Count the lines in the entries below that contain the word "sugar". Reply with the number alone.
########
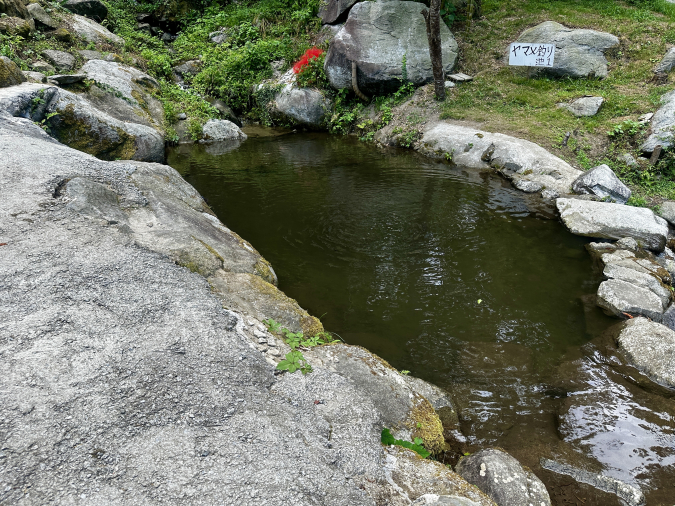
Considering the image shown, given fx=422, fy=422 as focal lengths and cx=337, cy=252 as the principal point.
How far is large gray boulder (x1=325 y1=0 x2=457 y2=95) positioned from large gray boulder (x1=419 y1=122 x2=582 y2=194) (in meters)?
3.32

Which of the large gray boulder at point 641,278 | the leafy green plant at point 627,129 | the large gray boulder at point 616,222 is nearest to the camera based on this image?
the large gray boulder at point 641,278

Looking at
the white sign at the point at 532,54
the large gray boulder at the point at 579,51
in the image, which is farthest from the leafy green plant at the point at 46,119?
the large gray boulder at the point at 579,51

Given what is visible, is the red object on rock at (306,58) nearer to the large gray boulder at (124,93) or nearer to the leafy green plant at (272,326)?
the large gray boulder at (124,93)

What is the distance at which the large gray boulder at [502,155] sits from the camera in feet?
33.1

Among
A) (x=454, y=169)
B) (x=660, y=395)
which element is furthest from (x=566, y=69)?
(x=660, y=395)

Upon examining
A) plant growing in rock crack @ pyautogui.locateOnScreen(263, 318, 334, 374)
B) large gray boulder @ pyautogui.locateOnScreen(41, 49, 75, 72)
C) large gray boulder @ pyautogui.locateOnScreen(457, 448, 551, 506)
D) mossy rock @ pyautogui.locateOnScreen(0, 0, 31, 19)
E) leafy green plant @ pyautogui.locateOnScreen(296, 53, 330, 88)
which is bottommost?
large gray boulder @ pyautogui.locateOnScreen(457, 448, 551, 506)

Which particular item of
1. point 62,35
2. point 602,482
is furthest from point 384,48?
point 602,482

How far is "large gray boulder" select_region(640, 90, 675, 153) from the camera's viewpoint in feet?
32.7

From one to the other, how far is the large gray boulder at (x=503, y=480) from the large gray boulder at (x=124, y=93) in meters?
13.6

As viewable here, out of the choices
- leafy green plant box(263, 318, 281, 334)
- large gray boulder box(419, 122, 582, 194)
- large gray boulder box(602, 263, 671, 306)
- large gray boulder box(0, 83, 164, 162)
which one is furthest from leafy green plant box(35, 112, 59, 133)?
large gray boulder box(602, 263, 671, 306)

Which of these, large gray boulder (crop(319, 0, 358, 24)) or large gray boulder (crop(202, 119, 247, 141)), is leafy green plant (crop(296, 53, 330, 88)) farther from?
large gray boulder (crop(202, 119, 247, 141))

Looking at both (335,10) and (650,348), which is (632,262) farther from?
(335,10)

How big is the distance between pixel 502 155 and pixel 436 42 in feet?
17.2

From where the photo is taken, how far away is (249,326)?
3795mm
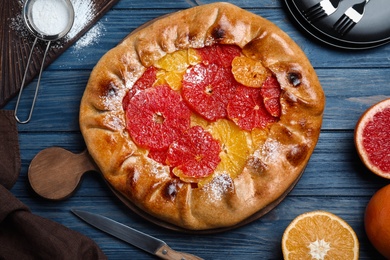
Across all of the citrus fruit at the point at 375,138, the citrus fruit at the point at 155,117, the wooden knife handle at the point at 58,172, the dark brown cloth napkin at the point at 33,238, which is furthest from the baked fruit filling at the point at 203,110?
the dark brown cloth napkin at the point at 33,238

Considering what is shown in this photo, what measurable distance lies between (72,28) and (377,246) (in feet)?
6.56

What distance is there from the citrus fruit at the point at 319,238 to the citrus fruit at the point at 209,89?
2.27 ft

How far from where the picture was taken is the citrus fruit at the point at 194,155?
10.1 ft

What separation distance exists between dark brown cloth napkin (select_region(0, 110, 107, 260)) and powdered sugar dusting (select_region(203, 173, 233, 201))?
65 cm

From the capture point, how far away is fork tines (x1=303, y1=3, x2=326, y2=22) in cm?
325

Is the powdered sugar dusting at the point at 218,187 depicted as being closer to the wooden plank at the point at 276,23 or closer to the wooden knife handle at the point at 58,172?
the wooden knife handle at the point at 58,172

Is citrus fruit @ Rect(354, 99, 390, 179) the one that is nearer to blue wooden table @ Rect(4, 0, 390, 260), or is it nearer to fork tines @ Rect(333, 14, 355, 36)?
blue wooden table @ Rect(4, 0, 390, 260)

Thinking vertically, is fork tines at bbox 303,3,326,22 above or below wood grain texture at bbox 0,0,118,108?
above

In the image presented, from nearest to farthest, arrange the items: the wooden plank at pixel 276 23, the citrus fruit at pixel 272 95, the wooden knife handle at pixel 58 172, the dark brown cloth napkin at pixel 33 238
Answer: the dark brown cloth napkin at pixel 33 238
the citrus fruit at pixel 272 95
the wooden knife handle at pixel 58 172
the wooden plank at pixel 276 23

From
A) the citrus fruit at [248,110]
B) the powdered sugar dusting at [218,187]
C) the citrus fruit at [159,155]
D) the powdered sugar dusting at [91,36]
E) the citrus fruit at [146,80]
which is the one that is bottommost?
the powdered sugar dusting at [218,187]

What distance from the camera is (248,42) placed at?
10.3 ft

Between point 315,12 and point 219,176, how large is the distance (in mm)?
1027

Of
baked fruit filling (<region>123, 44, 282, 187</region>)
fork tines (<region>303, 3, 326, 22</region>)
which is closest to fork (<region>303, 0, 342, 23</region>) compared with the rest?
########
THE REPLY:
5